Task directions →
Could you please reproduce the entries exactly, leaving out any pictures?

Records excerpted from a collection:
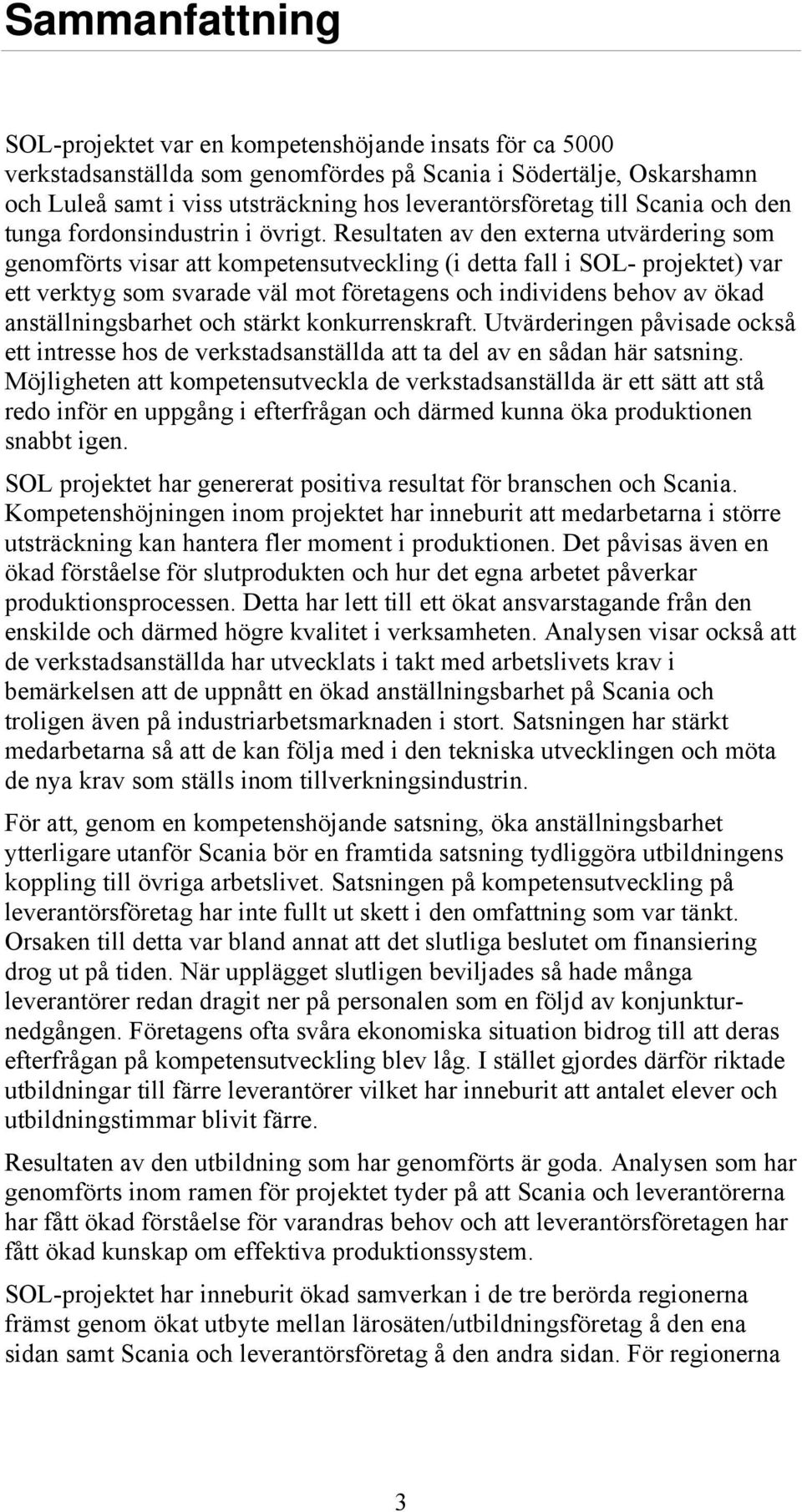 Sammanfattning

SOL-projektet var en kompetenshöjande insats för ca 5000 verkstadsanställda som genomfördes på Scania i Södertälje, Oskarshamn och Luleå samt i viss utsträckning hos leverantörsföretag till Scania och den tunga fordonsindustrin i övrigt. Resultaten av den externa utvärdering som genomförts visar att kompetensutveckling (i detta fall i SOL- projektet) var ett verktyg som svarade väl mot företagens och individens behov av ökad anställningsbarhet och stärkt konkurrenskraft. Utvärderingen påvisade också ett intresse hos de verkstadsanställda att ta del av en sådan här satsning. Möjligheten att kompetensutveckla de verkstadsanställda är ett sätt att stå redo inför en uppgång i efterfrågan och därmed kunna öka produktionen snabbt igen.

SOL projektet har genererat positiva resultat för branschen och Scania. Kompetenshöjningen inom projektet har inneburit att medarbetarna i större utsträckning kan hantera fler moment i produktionen. Det påvisas även en ökad förståelse för slutprodukten och hur det egna arbetet påverkar produktionsprocessen. Detta har lett till ett ökat ansvarstagande från den enskilde och därmed högre kvalitet i verksamheten. Analysen visar också att de verkstadsanställda har utvecklats i takt med arbetslivets krav i bemärkelsen att de uppnått en ökad anställningsbarhet på Scania och troligen även på industriarbetsmarknaden i stort. Satsningen har stärkt medarbetarna så att de kan följa med i den tekniska utvecklingen och möta de nya krav som ställs inom tillverkningsindustrin.

För att, genom en kompetenshöjande satsning, öka anställningsbarhet ytterligare utanför Scania bör en framtida satsning tydliggöra utbildningens koppling till övriga arbetslivet. Satsningen på kompetensutveckling på leverantörsföretag har inte fullt ut skett i den omfattning som var tänkt. Orsaken till detta var bland annat att det slutliga beslutet om finansiering drog ut på tiden. När upplägget slutligen beviljades så hade många leverantörer redan dragit ner på personalen som en följd av konjunkturnedgången. Företagens ofta svåra ekonomiska situation bidrog till att deras efterfrågan på kompetensutveckling blev låg. I stället gjordes därför riktade utbildningar till färre leverantörer vilket har inneburit att antalet elever och utbildningstimmar blivit färre.

Resultaten av den utbildning som har genomförts är goda. Analysen som har genomförts inom ramen för projektet tyder på att Scania och leverantörerna har fått ökad förståelse för varandras behov och att leverantörsföretagen har fått ökad kunskap om effektiva produktionssystem.

SOL-projektet har inneburit ökad samverkan i de tre berörda regionerna främst genom ökat utbyte mellan lärosäten/utbildningsföretag å den ena sidan samt Scania och leverantörsföretag å den andra sidan. För regionerna

3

Answer for the task →
 Sammanfattning

SOL-projektet var en kompetenshöjande insats för ca 5000 verkstadsanställda som genomfördes på Scania i Södertälje, Oskarshamn och Luleå samt i viss utsträckning hos leverantörsföretag till Scania och den tunga fordonsindustrin i övrigt. Resultaten av den externa utvärdering som genomförts visar att kompetensutveckling (i detta fall i SOL- projektet) var ett verktyg som svarade väl mot företagens och individens behov av ökad anställningsbarhet och stärkt konkurrenskraft. Utvärderingen påvisade också ett intresse hos de verkstadsanställda att ta del av en sådan här satsning. Möjligheten att kompetensutveckla de verkstadsanställda är ett sätt att stå redo inför en uppgång i efterfrågan och därmed kunna öka produktionen snabbt igen.

SOL projektet har genererat positiva resultat för branschen och Scania. Kompetenshöjningen inom projektet har inneburit att medarbetarna i större utsträckning kan hantera fler moment i produktionen. Det påvisas även en ökad förståelse för slutprodukten och hur det egna arbetet påverkar produktionsprocessen. Detta har lett till ett ökat ansvarstagande från den enskilde och därmed högre kvalitet i verksamheten. Analysen visar också att de verkstadsanställda har utvecklats i takt med arbetslivets krav i bemärkelsen att de uppnått en ökad anställningsbarhet på Scania och troligen även på industriarbetsmarknaden i stort. Satsningen har stärkt medarbetarna så att de kan följa med i den tekniska utvecklingen och möta de nya krav som ställs inom tillverkningsindustrin.

För att, genom en kompetenshöjande satsning, öka anställningsbarhet ytterligare utanför Scania bör en framtida satsning tydliggöra utbildningens koppling till övriga arbetslivet. Satsningen på kompetensutveckling på leverantörsföretag har inte fullt ut skett i den omfattning som var tänkt. Orsaken till detta var bland annat att det slutliga beslutet om finansiering drog ut på tiden. När upplägget slutligen beviljades så hade många leverantörer redan dragit ner på personalen som en följd av konjunkturnedgången. Företagens ofta svåra ekonomiska situation bidrog till att deras efterfrågan på kompetensutveckling blev låg. I stället gjordes därför riktade utbildningar till färre leverantörer vilket har inneburit att antalet elever och utbildningstimmar blivit färre.

Resultaten av den utbildning som har genomförts är goda. Analysen som har genomförts inom ramen för projektet tyder på att Scania och leverantörerna har fått ökad förståelse för varandras behov och att leverantörsföretagen har fått ökad kunskap om effektiva produktionssystem.

SOL-projektet har inneburit ökad samverkan i de tre berörda regionerna främst genom ökat utbyte mellan lärosäten/utbildningsföretag å den ena sidan samt Scania och leverantörsföretag å den andra sidan. För regionerna

3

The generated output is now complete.